Reactions to Things I Have Heard on the Street

Writers are always wanting to know what genres are hot and what genres are cold right now in the publishing world. I think for many, the hope is they will hear an editor or agent say something is hot right now and the writer is primed to fire off that project they have been holding on to for some time. Unfortunately, this is not how the business works. Sure things run in trends, but we are still looking for great pieces of writing that find a way to defy gravity and stand out amid the piles of other mediocre work.

With that said, during the last week, I have heard several people making many of the same comments I have said for a while now. I always like hearing this because it just confirms I haven't been too far off the track. The comments lately have all dealt with paranormal and YA. Now, I should note, that as I reviewed these comments, I have to say, many are dealing with both at the same time.

Both markets are simply flooded right now and, unfortunately, this flood is really coming from stories that are all doing the exact same thing over and over again. There is just nothing new out there! With the YA market, every writer out there seems to think the only story out there to write is a TWILIGHT knock-off. Somehow these writers seem to think their story is completely different. This is far from the truth!

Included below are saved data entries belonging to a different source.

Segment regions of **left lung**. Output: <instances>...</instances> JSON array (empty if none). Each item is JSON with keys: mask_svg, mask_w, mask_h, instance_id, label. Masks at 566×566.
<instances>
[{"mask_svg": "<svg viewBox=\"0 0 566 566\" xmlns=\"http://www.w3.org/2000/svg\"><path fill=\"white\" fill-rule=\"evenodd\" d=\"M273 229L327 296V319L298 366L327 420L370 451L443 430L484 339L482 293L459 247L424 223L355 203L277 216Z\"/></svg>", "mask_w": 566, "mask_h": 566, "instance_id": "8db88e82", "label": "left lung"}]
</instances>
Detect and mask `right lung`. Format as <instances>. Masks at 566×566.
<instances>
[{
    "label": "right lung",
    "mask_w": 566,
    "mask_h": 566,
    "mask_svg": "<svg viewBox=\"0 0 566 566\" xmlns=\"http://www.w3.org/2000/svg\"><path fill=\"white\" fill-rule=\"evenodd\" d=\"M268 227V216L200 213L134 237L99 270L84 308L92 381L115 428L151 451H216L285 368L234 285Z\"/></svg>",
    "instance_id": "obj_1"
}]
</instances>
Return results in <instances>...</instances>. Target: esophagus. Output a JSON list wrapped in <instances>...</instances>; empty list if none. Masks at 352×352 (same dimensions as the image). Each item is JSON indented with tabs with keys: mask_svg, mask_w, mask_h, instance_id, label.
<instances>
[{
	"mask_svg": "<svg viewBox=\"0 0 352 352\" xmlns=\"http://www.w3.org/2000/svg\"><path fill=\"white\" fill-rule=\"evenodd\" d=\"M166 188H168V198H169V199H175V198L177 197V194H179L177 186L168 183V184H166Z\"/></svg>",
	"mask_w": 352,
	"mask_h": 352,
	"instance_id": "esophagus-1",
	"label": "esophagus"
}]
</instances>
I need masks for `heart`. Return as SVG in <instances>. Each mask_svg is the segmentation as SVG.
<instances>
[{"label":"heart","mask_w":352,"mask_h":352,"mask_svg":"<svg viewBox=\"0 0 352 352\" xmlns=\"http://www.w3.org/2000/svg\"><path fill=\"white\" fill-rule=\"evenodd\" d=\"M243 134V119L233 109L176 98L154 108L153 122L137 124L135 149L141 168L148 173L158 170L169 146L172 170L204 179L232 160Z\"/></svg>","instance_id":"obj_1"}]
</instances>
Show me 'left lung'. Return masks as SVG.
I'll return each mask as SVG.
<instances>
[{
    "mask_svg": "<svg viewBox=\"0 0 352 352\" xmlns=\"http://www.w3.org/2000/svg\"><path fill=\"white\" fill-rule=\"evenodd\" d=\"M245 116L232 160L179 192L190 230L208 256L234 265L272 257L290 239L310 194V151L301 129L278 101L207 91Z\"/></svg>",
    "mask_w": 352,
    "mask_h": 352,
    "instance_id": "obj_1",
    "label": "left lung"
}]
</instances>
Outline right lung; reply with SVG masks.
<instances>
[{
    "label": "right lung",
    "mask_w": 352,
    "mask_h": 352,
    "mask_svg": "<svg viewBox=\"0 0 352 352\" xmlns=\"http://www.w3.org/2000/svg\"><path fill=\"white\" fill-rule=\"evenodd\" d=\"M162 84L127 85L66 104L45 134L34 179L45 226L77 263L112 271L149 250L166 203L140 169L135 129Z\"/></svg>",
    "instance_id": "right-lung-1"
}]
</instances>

This should give you a clue. During the last three days, almost every YA I had submitted to me was a paranormal YA. Nothing new! Oh sure, one was demons and angels, but in the end, it was still an angst ridden teen story with paranormal twists to somehow justify this weird behavior. Sorry, but this is just not going to work.

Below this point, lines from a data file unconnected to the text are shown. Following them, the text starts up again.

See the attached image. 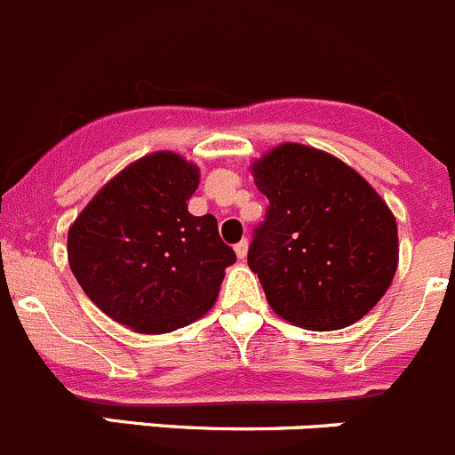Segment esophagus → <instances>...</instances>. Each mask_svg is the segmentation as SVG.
I'll list each match as a JSON object with an SVG mask.
<instances>
[{
  "instance_id": "obj_1",
  "label": "esophagus",
  "mask_w": 455,
  "mask_h": 455,
  "mask_svg": "<svg viewBox=\"0 0 455 455\" xmlns=\"http://www.w3.org/2000/svg\"><path fill=\"white\" fill-rule=\"evenodd\" d=\"M235 252H236V257L239 259H245L248 257V241H239V243L235 245Z\"/></svg>"
}]
</instances>
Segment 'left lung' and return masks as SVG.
<instances>
[{"mask_svg": "<svg viewBox=\"0 0 455 455\" xmlns=\"http://www.w3.org/2000/svg\"><path fill=\"white\" fill-rule=\"evenodd\" d=\"M270 207L248 266L270 308L306 331H339L373 310L397 270L387 201L344 160L283 142L250 165Z\"/></svg>", "mask_w": 455, "mask_h": 455, "instance_id": "left-lung-1", "label": "left lung"}]
</instances>
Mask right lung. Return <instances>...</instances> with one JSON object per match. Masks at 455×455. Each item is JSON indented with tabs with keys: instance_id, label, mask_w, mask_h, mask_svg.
<instances>
[{
	"instance_id": "obj_1",
	"label": "right lung",
	"mask_w": 455,
	"mask_h": 455,
	"mask_svg": "<svg viewBox=\"0 0 455 455\" xmlns=\"http://www.w3.org/2000/svg\"><path fill=\"white\" fill-rule=\"evenodd\" d=\"M198 167L154 151L116 174L68 228V266L91 301L142 335L172 332L214 306L236 261L212 214H189Z\"/></svg>"
}]
</instances>
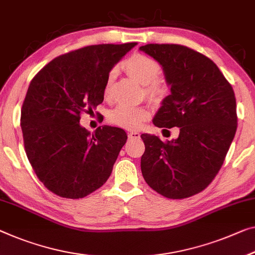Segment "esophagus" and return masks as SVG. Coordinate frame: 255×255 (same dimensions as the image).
Wrapping results in <instances>:
<instances>
[{
	"label": "esophagus",
	"instance_id": "esophagus-1",
	"mask_svg": "<svg viewBox=\"0 0 255 255\" xmlns=\"http://www.w3.org/2000/svg\"><path fill=\"white\" fill-rule=\"evenodd\" d=\"M128 140H130V141L138 140V139H140V133H138V132H130L128 134Z\"/></svg>",
	"mask_w": 255,
	"mask_h": 255
}]
</instances>
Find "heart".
<instances>
[{"instance_id":"obj_1","label":"heart","mask_w":255,"mask_h":255,"mask_svg":"<svg viewBox=\"0 0 255 255\" xmlns=\"http://www.w3.org/2000/svg\"><path fill=\"white\" fill-rule=\"evenodd\" d=\"M123 68L128 75L143 84L144 95L151 101H160L167 93V83L158 76L160 65L157 60L152 59L143 53H133L123 62ZM117 68L109 70L105 80L104 97L109 99L113 95ZM149 117V111L144 106H132L120 104L108 113L109 122L122 127L128 130H136Z\"/></svg>"}]
</instances>
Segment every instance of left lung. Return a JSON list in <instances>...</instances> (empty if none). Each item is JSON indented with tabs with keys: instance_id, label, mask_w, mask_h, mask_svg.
I'll return each mask as SVG.
<instances>
[{
	"instance_id": "1",
	"label": "left lung",
	"mask_w": 255,
	"mask_h": 255,
	"mask_svg": "<svg viewBox=\"0 0 255 255\" xmlns=\"http://www.w3.org/2000/svg\"><path fill=\"white\" fill-rule=\"evenodd\" d=\"M140 50L163 67L171 95L152 120L158 128H179L178 139L141 134V172L164 197L201 193L218 174L237 128L233 87L204 54L179 44H147ZM165 130V128H164Z\"/></svg>"
}]
</instances>
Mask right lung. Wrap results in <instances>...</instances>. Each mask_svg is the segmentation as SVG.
Listing matches in <instances>:
<instances>
[{
  "label": "right lung",
  "instance_id": "obj_1",
  "mask_svg": "<svg viewBox=\"0 0 255 255\" xmlns=\"http://www.w3.org/2000/svg\"><path fill=\"white\" fill-rule=\"evenodd\" d=\"M136 43L89 45L54 58L30 82L21 108L26 155L50 191L83 198L107 181L128 135L123 128L81 127L104 101L109 70Z\"/></svg>",
  "mask_w": 255,
  "mask_h": 255
}]
</instances>
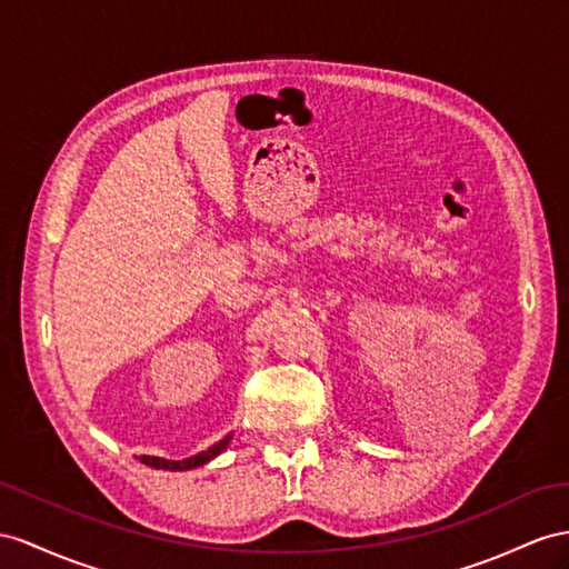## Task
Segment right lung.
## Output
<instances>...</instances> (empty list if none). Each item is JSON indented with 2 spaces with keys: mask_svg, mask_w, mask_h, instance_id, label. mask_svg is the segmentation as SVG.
Returning a JSON list of instances; mask_svg holds the SVG:
<instances>
[{
  "mask_svg": "<svg viewBox=\"0 0 569 569\" xmlns=\"http://www.w3.org/2000/svg\"><path fill=\"white\" fill-rule=\"evenodd\" d=\"M230 440H232V435H226L221 442H216V445H213V447H209L207 451H199V455L189 457V459H182V461H170V459L146 457V455H143V457H139V459H141V463L151 466V469H163V471H187V469H197V466L207 463V461H211L213 457L221 455V451L230 445Z\"/></svg>",
  "mask_w": 569,
  "mask_h": 569,
  "instance_id": "1",
  "label": "right lung"
}]
</instances>
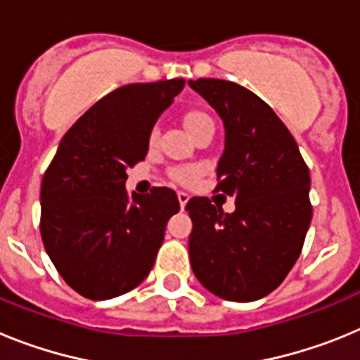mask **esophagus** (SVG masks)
Returning <instances> with one entry per match:
<instances>
[{
    "instance_id": "1",
    "label": "esophagus",
    "mask_w": 360,
    "mask_h": 360,
    "mask_svg": "<svg viewBox=\"0 0 360 360\" xmlns=\"http://www.w3.org/2000/svg\"><path fill=\"white\" fill-rule=\"evenodd\" d=\"M176 196H178V202H180V207H182V209L186 207L187 202H189V195H187L186 191H178Z\"/></svg>"
}]
</instances>
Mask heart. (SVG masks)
I'll list each match as a JSON object with an SVG mask.
<instances>
[{
    "label": "heart",
    "instance_id": "heart-1",
    "mask_svg": "<svg viewBox=\"0 0 360 360\" xmlns=\"http://www.w3.org/2000/svg\"><path fill=\"white\" fill-rule=\"evenodd\" d=\"M205 122H212V119L202 111H191L186 115V124H187V129L195 128V126H200V124H205ZM158 136H160V128L155 126L151 129V135H149V144L155 146L158 142ZM196 171L193 167H178V169L173 171V176L180 182H191L193 178H195Z\"/></svg>",
    "mask_w": 360,
    "mask_h": 360
}]
</instances>
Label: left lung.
Segmentation results:
<instances>
[{"instance_id":"left-lung-1","label":"left lung","mask_w":360,"mask_h":360,"mask_svg":"<svg viewBox=\"0 0 360 360\" xmlns=\"http://www.w3.org/2000/svg\"><path fill=\"white\" fill-rule=\"evenodd\" d=\"M189 86L224 120L216 191L236 200L234 212L205 196L187 202L191 266L211 294L256 301L281 285L303 249L311 219L310 173L287 126L256 94L221 79Z\"/></svg>"}]
</instances>
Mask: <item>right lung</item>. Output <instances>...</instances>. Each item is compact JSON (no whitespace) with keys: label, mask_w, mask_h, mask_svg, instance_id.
<instances>
[{"label":"right lung","mask_w":360,"mask_h":360,"mask_svg":"<svg viewBox=\"0 0 360 360\" xmlns=\"http://www.w3.org/2000/svg\"><path fill=\"white\" fill-rule=\"evenodd\" d=\"M184 79L122 86L95 103L63 136L41 184V238L57 272L94 301L139 287L151 272L176 193L126 191L128 167L148 155L158 117Z\"/></svg>","instance_id":"obj_1"}]
</instances>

So what else do we have in the YA market? Oh yeah, GOSSIP GIRL knock-offs! Are you getting the idea now?

As far as the paranormal market goes, I have to say, I called this one a while ago. Sure we love those paranormal twists, but there is simply nothing new coming out or being submitted. You've heard me say this over and over again but demons and angels are nothing more than vamps an werewolves with different names. I think others are starting to see that as well.

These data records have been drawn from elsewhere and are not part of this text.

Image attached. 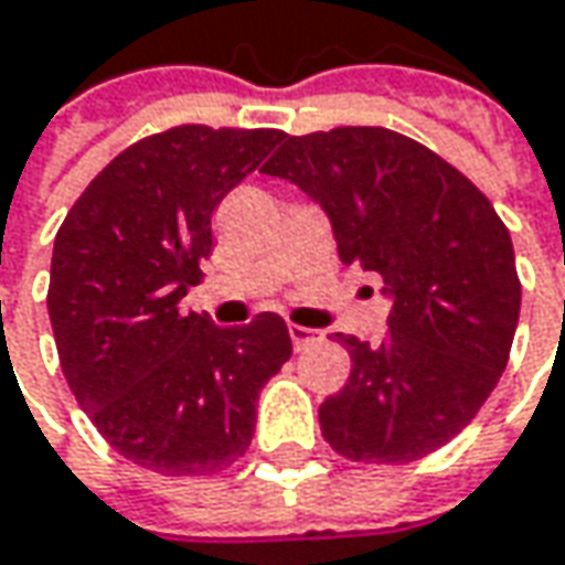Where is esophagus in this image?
Wrapping results in <instances>:
<instances>
[{"label":"esophagus","mask_w":565,"mask_h":565,"mask_svg":"<svg viewBox=\"0 0 565 565\" xmlns=\"http://www.w3.org/2000/svg\"><path fill=\"white\" fill-rule=\"evenodd\" d=\"M287 331H290L294 350H306V347H312V343L321 341L319 331H312V328H302V324H290Z\"/></svg>","instance_id":"1"}]
</instances>
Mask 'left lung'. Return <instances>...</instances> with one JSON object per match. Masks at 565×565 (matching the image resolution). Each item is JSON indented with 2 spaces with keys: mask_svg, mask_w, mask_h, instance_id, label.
<instances>
[{
  "mask_svg": "<svg viewBox=\"0 0 565 565\" xmlns=\"http://www.w3.org/2000/svg\"><path fill=\"white\" fill-rule=\"evenodd\" d=\"M328 212L338 256L384 278L391 334L350 353V379L319 406L321 438L353 462L428 457L476 418L507 369L522 284L513 241L462 171L387 127L287 137L263 166Z\"/></svg>",
  "mask_w": 565,
  "mask_h": 565,
  "instance_id": "obj_1",
  "label": "left lung"
}]
</instances>
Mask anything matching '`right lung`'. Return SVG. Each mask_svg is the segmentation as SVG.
<instances>
[{
    "label": "right lung",
    "mask_w": 565,
    "mask_h": 565,
    "mask_svg": "<svg viewBox=\"0 0 565 565\" xmlns=\"http://www.w3.org/2000/svg\"><path fill=\"white\" fill-rule=\"evenodd\" d=\"M275 127L178 125L118 152L71 205L50 271L52 334L96 431L159 476L241 459L256 399L294 347L281 316L218 328L181 312L212 253V212L281 140Z\"/></svg>",
    "instance_id": "add662e5"
}]
</instances>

The thing is, all of us are desperately looking for something new and refreshing, and, at the same time, well written. This is the most frustrating element. I hear great ideas and then the writer blows it with a story that just sits there flat.

I still say you can't predict what will be the next great thing, but I think my approach is a pretty good one. Find out what is not out there and aim for that niche. Don't create something bizarre, but find a way to bring in a bit of what is selling now and spin it into a new genre. What is it really about the TWILIGHT stories that is attractive? Figure that out, dump the paranormal, find a genre and run with it.

As for me, during the last round of submissions, these are things I asked to see more of:

  • Paranormals that had alternate world ideas. Really a blend of urban fantasy with that dark gritty side of the vamp and were stories.
  • YA's that read like big adult contemporaries.
  • Adult Contemporary with real people. Stories had premise of powerful women's fiction but without the stereotypical baggage.



  1. I love this:

    Sure things run in trends, but we are still looking for great pieces of writing that find a way to defy gravity and stand out amid the piles of other mediocre work.

    That's what it's all about. It can't be said too much or too often.

  2. The automatic assumption that paranormal = vamps and weres or angels and demons really frustrates me.
    The paranormal world--and stories about creatures/entities that inhabit it--is not so limited.

  3. I love my agent. But I also love your very common sense blog!

    Since I've returned to my roots of writing family-centric contemps without characters having to drag along a lot of WF type baggage, it's lovely to hear that someone besides my publisher, editor, and agent agree with me that there are readers out there for these type of stories. Which I personally love to read and write.

  4. I'm glad to see that someone finally realized that vamps and weres are just worn out. I have said it before, I'll say it again. Stephenie Meyer, in my opinion,cornered the market and I have never been so tired of seeing a million knock-offs of vamps and weres in my life. When I go to the bookstore I want to see different stories on the shelves, not Bloodsuckers from the Beyond or Weres from Wyoming. Thanks for the post!

  5. Oh boy. Even as I agree with you, I read that Justin Cronin was paid 5.5 million for "Passages", his novel featuring, sigh...a vampire, has already sold movie rights for yet more money, and has been signed to crank out a trilogy featuring, wait, let me guess...more vampires.
    Will this ever end?
    There is an excerpt of his book on his website, along with a description of the very expensive author tour put up for him.
    I don't know what to say, other than, I suppose this is an attempt to re-engage older readers, or readers of the Twilight series that inevitably grown up since the first Meyer book was published.
    As for women's fiction, I am still hoping you will give us a few names that are successful in this genre, besides Jody, something P, who regularly publishes new contemporary books that seem to be about women's lives. They always seem to include a romance, a fine line bewtween the two for most of us.
    Every web article about Cronin has a different cash count, but they are all variations on millions. Sweet.

  6. I'm surprised how long trends last; for instance historicals set in the Regency period or the always popular Highland settings.

    It's hard to say which road to take. I guess it boils down to write what you love instead of banging your head against the keyboard trying to produce something you're not into. Work on something that interests you. You'll have less of a headache writing something you love and it will show in your work and eventually catch an editor's eye.